Zwölftes Worldmusic-Festival lockte am Wochenende 2500 Besucher nach Loshausen

Sommer, Sonne, Hippies

Ausgelassene Stimmung: Das zwölfte Worldmusic-Festival der Klangfreunde konnte kaum besser sein. Getanzt wurde einfach im Bikini. Die Jüngsten hatten ihren Spaß beim Kinderschminken und Jugendliche aus der Umgebung lauschten den Bands. Fotos: Schittelkopp

Willingshausen. Fast bis nach Zella zogen sich in diesem Jahr die Zelte, Wohnwagen und Schlafplätze der Festivalbesucher. Sommer, Sonne, gute Musik und Hippies: Was braucht ein Festivalgänger mehr, dachten sich wahrscheinlich auch die 2500 Gäste des zwölften Worldmusic-Festivals in Loshausen.

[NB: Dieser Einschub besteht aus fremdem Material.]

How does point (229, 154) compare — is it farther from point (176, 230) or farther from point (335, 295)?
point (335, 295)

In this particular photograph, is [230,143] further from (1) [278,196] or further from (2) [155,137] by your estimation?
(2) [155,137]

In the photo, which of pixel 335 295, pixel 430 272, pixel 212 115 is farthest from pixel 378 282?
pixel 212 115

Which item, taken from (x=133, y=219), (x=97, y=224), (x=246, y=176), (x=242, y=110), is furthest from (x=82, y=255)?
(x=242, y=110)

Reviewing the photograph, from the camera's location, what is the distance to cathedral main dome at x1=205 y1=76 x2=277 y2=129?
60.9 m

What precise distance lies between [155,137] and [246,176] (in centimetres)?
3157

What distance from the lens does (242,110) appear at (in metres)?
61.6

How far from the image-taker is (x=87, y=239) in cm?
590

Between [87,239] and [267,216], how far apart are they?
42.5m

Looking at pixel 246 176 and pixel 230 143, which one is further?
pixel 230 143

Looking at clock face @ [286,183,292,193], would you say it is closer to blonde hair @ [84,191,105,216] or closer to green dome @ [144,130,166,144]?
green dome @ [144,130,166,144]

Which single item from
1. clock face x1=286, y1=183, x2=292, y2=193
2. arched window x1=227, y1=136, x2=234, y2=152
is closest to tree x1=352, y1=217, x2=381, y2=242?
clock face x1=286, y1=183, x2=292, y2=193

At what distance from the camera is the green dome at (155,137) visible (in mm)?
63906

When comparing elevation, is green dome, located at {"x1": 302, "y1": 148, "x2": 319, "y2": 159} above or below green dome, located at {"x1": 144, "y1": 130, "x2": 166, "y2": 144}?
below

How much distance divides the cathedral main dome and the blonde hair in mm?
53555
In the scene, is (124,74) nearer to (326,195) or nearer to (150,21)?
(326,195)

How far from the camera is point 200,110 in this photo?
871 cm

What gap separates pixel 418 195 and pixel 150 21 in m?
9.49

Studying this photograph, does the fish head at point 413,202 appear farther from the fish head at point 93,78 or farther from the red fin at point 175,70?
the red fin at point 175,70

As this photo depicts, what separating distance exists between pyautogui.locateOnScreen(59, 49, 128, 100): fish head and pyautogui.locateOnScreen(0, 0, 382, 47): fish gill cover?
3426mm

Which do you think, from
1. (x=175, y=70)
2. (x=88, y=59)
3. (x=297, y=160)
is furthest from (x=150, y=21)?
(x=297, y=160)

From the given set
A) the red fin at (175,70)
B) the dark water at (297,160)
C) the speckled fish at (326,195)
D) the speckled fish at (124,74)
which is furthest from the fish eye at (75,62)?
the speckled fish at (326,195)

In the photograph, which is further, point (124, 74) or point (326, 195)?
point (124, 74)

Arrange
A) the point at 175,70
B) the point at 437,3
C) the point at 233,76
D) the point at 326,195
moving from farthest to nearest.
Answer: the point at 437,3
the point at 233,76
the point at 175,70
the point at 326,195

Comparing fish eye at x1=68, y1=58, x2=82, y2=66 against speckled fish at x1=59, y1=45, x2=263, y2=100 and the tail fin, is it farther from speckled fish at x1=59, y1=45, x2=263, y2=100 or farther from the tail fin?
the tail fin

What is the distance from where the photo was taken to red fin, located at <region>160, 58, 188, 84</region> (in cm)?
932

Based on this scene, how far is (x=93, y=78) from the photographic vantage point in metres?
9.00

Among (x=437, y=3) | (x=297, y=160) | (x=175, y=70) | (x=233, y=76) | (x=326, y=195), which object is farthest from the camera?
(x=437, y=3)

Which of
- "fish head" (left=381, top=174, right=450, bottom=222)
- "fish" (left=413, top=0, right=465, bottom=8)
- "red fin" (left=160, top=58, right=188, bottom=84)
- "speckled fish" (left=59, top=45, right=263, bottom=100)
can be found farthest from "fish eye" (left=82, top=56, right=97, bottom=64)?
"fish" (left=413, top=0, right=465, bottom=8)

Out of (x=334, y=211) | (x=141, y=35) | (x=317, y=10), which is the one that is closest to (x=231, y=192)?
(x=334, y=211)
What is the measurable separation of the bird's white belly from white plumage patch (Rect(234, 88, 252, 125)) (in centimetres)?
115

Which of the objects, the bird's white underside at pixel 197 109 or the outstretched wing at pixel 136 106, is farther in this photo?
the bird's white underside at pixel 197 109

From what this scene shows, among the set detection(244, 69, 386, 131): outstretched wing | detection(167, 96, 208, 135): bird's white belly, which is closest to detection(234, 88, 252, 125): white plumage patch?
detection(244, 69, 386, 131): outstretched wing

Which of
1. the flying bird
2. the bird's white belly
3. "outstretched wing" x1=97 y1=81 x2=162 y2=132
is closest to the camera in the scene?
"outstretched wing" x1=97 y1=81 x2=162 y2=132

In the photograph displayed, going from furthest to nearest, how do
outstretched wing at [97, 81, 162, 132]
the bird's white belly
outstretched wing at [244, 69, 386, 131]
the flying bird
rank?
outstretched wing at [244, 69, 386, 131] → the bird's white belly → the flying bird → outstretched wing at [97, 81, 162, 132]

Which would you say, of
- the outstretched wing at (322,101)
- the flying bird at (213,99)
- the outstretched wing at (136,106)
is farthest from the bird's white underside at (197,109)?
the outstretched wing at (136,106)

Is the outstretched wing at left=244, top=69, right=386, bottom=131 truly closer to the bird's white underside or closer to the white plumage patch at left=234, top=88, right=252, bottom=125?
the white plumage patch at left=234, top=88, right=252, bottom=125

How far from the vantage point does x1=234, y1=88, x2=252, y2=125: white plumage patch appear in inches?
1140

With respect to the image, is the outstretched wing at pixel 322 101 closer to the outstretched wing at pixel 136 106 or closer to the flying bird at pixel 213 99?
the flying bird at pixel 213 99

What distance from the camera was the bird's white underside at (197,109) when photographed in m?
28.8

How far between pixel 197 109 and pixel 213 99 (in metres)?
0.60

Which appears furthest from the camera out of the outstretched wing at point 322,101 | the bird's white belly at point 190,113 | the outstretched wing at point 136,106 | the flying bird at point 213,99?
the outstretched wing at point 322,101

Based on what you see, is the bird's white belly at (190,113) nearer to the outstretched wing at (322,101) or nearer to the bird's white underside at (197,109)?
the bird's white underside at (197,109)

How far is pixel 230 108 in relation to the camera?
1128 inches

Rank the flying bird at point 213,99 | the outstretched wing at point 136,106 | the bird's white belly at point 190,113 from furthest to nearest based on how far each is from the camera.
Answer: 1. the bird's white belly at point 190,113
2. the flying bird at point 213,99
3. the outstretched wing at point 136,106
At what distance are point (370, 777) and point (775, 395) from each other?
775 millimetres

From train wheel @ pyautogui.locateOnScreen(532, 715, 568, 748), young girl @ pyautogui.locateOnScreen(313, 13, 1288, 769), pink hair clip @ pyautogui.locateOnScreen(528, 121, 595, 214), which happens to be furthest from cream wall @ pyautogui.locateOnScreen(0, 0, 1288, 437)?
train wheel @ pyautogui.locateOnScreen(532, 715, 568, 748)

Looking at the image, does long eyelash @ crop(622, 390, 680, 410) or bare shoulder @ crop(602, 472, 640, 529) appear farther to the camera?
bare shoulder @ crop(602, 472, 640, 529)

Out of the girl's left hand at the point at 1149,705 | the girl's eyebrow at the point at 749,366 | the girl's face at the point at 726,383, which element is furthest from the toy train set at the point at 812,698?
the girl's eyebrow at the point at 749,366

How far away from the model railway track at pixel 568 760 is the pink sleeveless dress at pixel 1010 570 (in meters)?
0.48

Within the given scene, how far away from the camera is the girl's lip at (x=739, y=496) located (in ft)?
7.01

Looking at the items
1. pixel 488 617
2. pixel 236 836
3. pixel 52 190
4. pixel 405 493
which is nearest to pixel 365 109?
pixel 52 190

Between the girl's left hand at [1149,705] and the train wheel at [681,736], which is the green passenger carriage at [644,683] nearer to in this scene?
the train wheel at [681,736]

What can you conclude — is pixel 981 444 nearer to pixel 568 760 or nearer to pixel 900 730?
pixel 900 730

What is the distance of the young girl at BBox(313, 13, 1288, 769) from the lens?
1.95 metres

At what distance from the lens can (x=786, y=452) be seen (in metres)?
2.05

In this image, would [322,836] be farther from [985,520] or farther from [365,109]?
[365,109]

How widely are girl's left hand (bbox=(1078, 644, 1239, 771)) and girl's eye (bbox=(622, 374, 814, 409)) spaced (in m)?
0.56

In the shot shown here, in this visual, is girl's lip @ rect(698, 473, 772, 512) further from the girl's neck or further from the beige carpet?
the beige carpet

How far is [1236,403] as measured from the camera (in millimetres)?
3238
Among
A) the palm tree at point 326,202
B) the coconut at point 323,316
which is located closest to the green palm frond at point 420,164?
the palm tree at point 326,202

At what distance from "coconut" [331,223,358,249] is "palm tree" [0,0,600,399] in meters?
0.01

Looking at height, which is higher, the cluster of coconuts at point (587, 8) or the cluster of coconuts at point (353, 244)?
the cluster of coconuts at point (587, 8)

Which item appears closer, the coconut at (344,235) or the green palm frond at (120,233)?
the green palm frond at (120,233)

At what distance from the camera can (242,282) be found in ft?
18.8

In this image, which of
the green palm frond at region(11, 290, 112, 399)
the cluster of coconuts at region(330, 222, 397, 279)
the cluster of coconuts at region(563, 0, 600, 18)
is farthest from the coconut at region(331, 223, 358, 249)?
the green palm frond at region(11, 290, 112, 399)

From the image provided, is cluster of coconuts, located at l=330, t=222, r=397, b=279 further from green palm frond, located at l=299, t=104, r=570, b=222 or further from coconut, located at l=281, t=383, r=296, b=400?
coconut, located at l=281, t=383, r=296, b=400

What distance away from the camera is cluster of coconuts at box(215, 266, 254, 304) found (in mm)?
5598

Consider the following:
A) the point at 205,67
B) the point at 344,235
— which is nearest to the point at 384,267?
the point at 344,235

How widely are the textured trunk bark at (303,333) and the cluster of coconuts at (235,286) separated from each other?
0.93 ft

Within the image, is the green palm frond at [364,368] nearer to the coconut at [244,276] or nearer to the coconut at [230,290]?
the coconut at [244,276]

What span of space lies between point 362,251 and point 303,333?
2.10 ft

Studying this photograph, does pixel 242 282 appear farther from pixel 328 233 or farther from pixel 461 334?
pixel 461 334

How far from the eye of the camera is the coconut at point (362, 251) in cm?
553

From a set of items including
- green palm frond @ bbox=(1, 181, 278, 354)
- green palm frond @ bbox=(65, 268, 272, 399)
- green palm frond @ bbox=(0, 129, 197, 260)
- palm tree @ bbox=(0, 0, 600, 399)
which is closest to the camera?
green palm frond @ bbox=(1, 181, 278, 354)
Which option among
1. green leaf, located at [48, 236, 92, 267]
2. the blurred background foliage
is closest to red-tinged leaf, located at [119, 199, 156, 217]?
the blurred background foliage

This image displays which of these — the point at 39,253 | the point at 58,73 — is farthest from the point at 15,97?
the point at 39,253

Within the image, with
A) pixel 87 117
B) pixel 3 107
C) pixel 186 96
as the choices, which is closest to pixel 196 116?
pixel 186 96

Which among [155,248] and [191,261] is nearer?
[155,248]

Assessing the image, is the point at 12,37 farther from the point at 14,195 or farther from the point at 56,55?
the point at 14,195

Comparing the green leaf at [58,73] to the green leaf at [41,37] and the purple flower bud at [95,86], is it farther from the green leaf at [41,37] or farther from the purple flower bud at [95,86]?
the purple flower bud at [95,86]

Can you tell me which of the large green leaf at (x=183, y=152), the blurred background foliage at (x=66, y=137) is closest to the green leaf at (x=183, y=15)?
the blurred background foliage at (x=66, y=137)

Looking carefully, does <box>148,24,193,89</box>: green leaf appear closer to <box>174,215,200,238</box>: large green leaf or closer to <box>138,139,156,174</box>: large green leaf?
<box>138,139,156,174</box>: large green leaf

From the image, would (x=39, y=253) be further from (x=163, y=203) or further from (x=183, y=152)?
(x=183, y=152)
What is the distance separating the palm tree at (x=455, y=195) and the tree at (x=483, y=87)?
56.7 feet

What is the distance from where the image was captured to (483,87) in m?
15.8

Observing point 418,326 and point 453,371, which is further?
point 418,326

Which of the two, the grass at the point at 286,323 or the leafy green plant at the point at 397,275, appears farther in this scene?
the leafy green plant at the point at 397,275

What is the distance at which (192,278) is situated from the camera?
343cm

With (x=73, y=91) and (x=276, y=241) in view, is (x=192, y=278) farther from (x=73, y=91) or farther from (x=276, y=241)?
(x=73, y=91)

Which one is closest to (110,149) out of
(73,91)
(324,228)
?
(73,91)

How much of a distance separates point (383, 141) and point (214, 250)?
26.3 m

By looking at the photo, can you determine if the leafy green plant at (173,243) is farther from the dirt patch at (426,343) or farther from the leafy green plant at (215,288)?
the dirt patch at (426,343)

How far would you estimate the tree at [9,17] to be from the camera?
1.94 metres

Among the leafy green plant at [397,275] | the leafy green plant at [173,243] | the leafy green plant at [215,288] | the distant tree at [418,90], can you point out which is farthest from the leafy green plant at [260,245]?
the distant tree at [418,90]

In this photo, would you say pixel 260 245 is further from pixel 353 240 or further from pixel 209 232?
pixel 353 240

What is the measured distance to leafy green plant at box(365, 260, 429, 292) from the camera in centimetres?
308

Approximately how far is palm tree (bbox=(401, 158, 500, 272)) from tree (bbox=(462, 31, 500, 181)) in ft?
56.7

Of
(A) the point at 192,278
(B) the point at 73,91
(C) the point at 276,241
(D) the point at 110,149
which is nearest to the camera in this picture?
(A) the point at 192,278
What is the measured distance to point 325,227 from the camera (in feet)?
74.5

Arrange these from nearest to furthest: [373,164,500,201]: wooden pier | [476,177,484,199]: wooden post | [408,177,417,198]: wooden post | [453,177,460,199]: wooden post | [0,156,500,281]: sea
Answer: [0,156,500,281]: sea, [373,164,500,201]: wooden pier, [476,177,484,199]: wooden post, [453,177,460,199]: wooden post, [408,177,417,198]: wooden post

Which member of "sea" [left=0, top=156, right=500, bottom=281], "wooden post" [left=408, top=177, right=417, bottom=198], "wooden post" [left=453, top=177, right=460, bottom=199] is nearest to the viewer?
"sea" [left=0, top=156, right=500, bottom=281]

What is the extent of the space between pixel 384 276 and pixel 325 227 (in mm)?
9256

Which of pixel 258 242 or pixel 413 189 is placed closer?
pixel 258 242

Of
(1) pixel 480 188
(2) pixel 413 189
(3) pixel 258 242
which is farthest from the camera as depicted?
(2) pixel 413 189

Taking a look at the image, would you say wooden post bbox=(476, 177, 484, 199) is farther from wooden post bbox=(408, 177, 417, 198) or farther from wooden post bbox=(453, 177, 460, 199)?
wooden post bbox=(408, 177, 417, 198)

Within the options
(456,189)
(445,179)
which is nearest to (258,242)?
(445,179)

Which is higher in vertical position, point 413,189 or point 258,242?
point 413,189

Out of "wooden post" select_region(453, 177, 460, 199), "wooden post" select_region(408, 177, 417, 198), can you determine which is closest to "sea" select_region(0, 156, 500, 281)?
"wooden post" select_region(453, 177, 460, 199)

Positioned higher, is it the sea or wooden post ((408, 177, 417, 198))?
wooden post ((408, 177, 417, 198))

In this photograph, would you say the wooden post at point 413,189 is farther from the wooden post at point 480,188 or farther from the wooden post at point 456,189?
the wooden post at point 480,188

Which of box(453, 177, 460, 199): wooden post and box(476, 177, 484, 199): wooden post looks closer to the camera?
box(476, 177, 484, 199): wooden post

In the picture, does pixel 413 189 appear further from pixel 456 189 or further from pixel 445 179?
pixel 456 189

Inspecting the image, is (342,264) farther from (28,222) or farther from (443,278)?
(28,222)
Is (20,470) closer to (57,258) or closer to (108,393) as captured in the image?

„Ich bin sehr zufrieden“, sagte Norbert Cromm vom veranstaltenden Verein Klangfreunde. Dazu hat er auch allen Grund: Die Stimmung während der drei Festivaltage war familiär, friedlich, ausgelassen und das Wetter war bombastisch.

15 Bands hatten die Veranstalter eingeladen. Sie deckten die ganze Breite der Weltmusik ab: Von der Gruppe Die Arbeitslosen Bauarbeiter aus Chemnitz, die Punkrock spielten, über die Samba-Formation Buyakano bis hin zur den ungarischen Musikern von Airtist, die das Publikum mit Beatboxing, Maultrommel und Didgeridoo in ihren Bann zogen.

Zwischen den Auftritten sorgte die Trommelschule Ersrode mit ihren Percussionseinlagen für Stimmung. Durchgeschwitze Klamotten und Schuhe flogen weg: Die Worldmusic-Festivalgänger tanzen barfuß und im Bikini. Während sich am Abend das tanzende Volk vor der Bühne sammelte, hatten die Besucher am Nachmittag jede Menge Platz zum Austoben und wildem Herumspringen.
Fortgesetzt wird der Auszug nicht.